俺が小学生の頃から両親はお互い忙しくて時間もすれ違いで…
夫婦間の会話なんてまるでなく、俺は子供ながら思ってたんや。
いつか…こんな事になるんやないか…って。
俺はオトンもオカンも弟の翔太も…みんな大好きやった。
せやから、離婚する、なんて言われた時はホンマに…ホンマに悲しくて…
今までずっと一緒におったのに、いきなり離れ離れになるなんてその時の俺には信じられんかった。

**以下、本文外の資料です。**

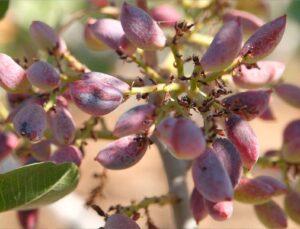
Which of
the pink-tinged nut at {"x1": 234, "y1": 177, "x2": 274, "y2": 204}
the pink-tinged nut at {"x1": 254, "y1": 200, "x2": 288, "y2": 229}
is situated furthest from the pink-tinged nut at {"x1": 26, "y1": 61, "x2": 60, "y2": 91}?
the pink-tinged nut at {"x1": 254, "y1": 200, "x2": 288, "y2": 229}

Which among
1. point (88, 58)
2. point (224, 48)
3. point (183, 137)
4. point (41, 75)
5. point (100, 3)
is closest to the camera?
point (183, 137)

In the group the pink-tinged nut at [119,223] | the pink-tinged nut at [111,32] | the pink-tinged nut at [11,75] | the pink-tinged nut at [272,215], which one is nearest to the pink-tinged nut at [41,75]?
the pink-tinged nut at [11,75]

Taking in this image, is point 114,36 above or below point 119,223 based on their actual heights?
above

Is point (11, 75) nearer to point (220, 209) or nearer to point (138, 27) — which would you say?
point (138, 27)

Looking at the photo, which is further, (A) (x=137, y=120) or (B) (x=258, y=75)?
(B) (x=258, y=75)

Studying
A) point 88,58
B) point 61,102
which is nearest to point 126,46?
point 61,102

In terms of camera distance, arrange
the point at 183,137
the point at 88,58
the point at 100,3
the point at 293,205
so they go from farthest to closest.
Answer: the point at 88,58 → the point at 100,3 → the point at 293,205 → the point at 183,137
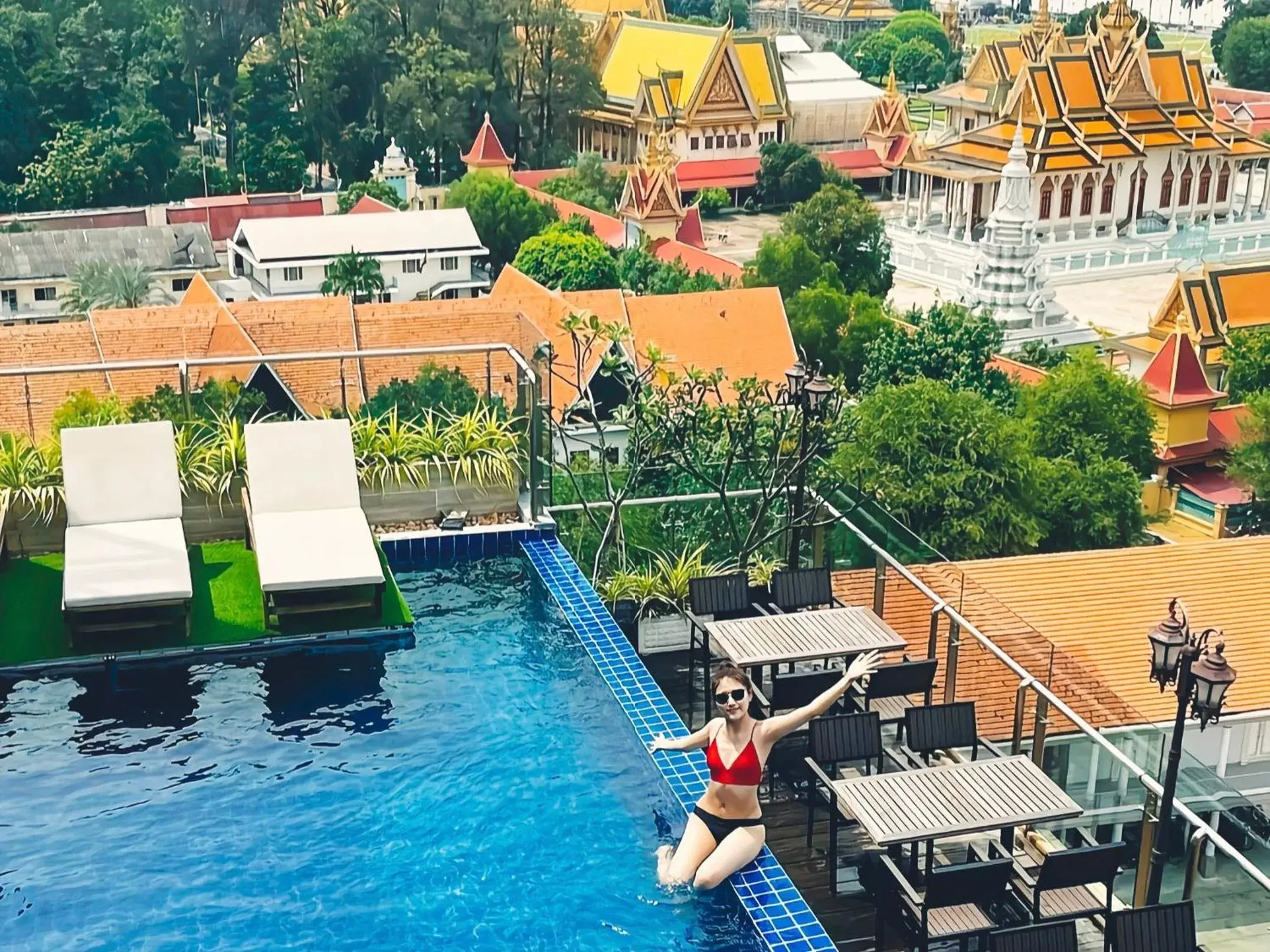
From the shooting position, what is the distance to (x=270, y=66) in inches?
1732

でも、オトンの人生はオトンのもんやし、オカンの人生もまた同じや。
…俺や翔太にとって一番ええのは、このまま4人で暮らす事。
せやけど…、それはみんなの為にはならんから…
俺と翔太の為に両親が自分達の気持ちを押し殺して4人でいたとしても…
そんなもの…本物の家族やない…。
そう思うと俺は、やっとその事を受け入れる事が出来たんや…
オトンが黙って俯いても…
オカンにごめんなって泣きながら謝られても…
普段涙なんか見せない翔太が声を出して泣いても…
俺はただ、壊れていく家族を黙って見つめるしか出来んかった。
もう、こうして4人でいる事はないんやって…
隣で泣く翔太の肩に手をかけ、俺は出そうになる涙を堪えた。
もう二度と
こんな思いはしたくない
大切な人達を失いたくない
その日の夜、俺は暗い部屋で一人、涙を流した。
声を上げずに
静かに…
ベッドのシーツに染み込む涙を見ながら、俺は頭の中に浮かんだ人物の名前を呟く。
「……ひかる…」
会いたい…
会いたい…
俺の大切な人の一人である君に…
…会いたい…
次の日俺は、光の前で泣いてしまった。
白石にはちゃんと笑顔で接する事が出来たのに、光を見たらアカンかった。
俺の涙に最初は戸惑っていた光も、黙って俺の身体を抱き締めてくれて…
涙が止まった後も、理由は聞かずにただ俺の傍で手を握っていてくれた…
俺はこの時思ったんや
光だけは絶対に失わない…
光だけは絶対に失えない…
俺を支えるこの手を手放す事は出来ない
例えこの先
どんな事があっても…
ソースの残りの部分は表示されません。